また、現実的な警察機関の介入、組織的捜査や科学的捜査を排して、純粋にロジックによる犯人当ての面白みを描ける利点もあって、いわゆる「本格派」志向の作者や読者から好まれる傾向がある。
[編集] 分類
クローズド・サークルで発生する事件は多くの場合、計画的な犯行である。
やはり多くの場合で、クローズド・サークルの形成まで犯人の計画、あるいは予想によってなされたものである。犯人はなぜそのような状況――限られた容疑者の中に自分も含まれねばならず、また犯行後逃走することもままならない状況下で、ことにおよんだか? もこうしたジャンルの重要な要素となる。
クローズド・サークルが予期せぬ形で形成されたために、犯人が犯行を思い立つというケースも少なくはない。
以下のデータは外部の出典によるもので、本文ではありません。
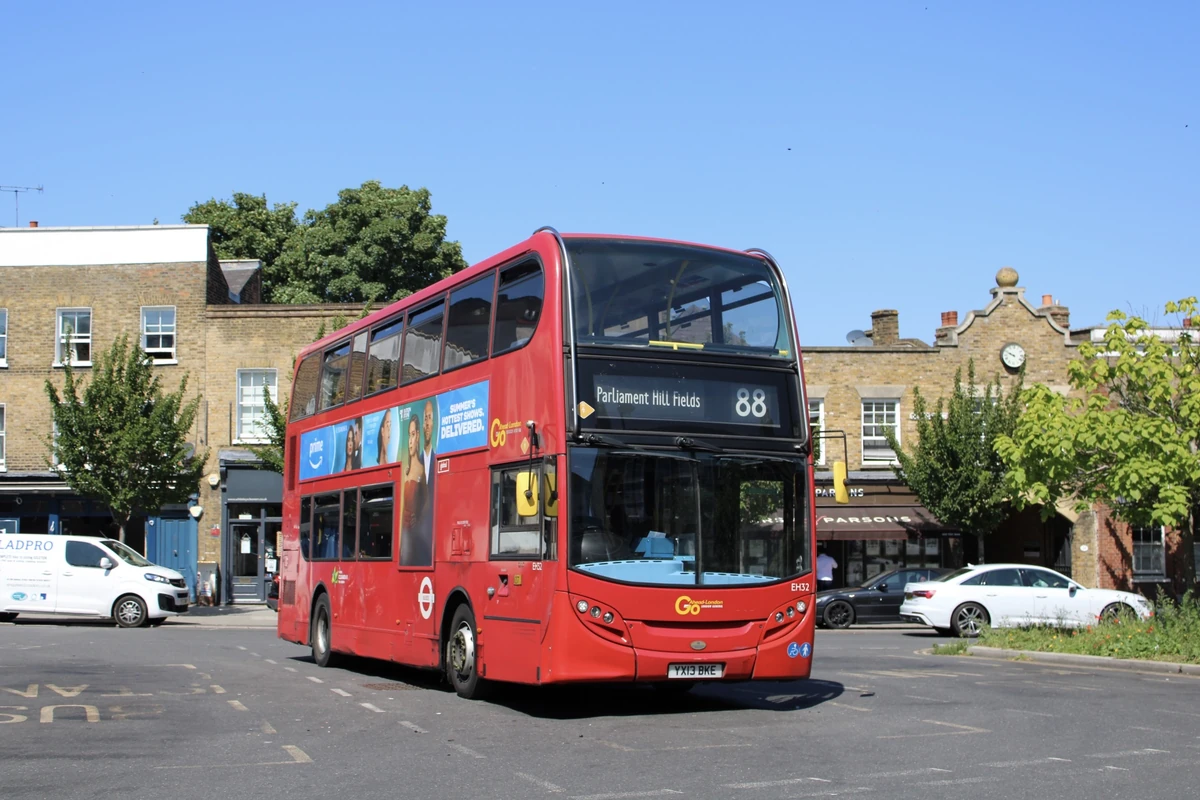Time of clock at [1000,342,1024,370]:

その場合にも、その状況がどうして犯人にとって好都合であったのか? が問われることになる。
計画的に犯行におよんだ後、あるいは計画的ではなく衝動的に犯行におよんでしまった後、予期せずクローズド・サークルが形成されてしまう、というケースの場合、その後の犯人の行動が重要となり、多くの作品の場合それは「犯人の不可解な行動」としてあらわれることになる。
[編集] 種類
- 人為的なクローズド・サークル
- 「下山するために必ず通らなくてはいけないつり橋を落としてしまう」「一台しかない自動車のタイヤをパンクさせてしまう」など。
- 多くの場合こうしたクローズド・サークルをつくりだすのは犯人自身であるが、他者が別の思惑があってつくりだした状況を犯人が利用するケースもある。
- 「決まった日時まで迎えが来ないことになっている無人島に登場人物たちを誘い出す」などの方法もあるが、その場合、犯人としてまず疑われるのがそうしたツアー、イベントを最初に言い出した人物となってしまい、作者としては読者の推理をどう外すかが問われることにもなる。
- 災害などによるクローズド・サークル
- 有名な「吹雪の山荘」や「嵐の孤島」など。
- 犯人にとっても予想外に形成されてしまったクローズド・サークルである場合が多い。
- 「山火事に追い詰められた山荘」や「地震によって倒壊したビルの地下室」など、より深刻な状況下で、「自分の命も危険なその状況でなぜその犯行におよばなくてはいけなかったか?」 殺人事件であれば、「そのままなら当然死ぬはずの人物をなぜあえて殺したのか?」などを問う作品も存在する。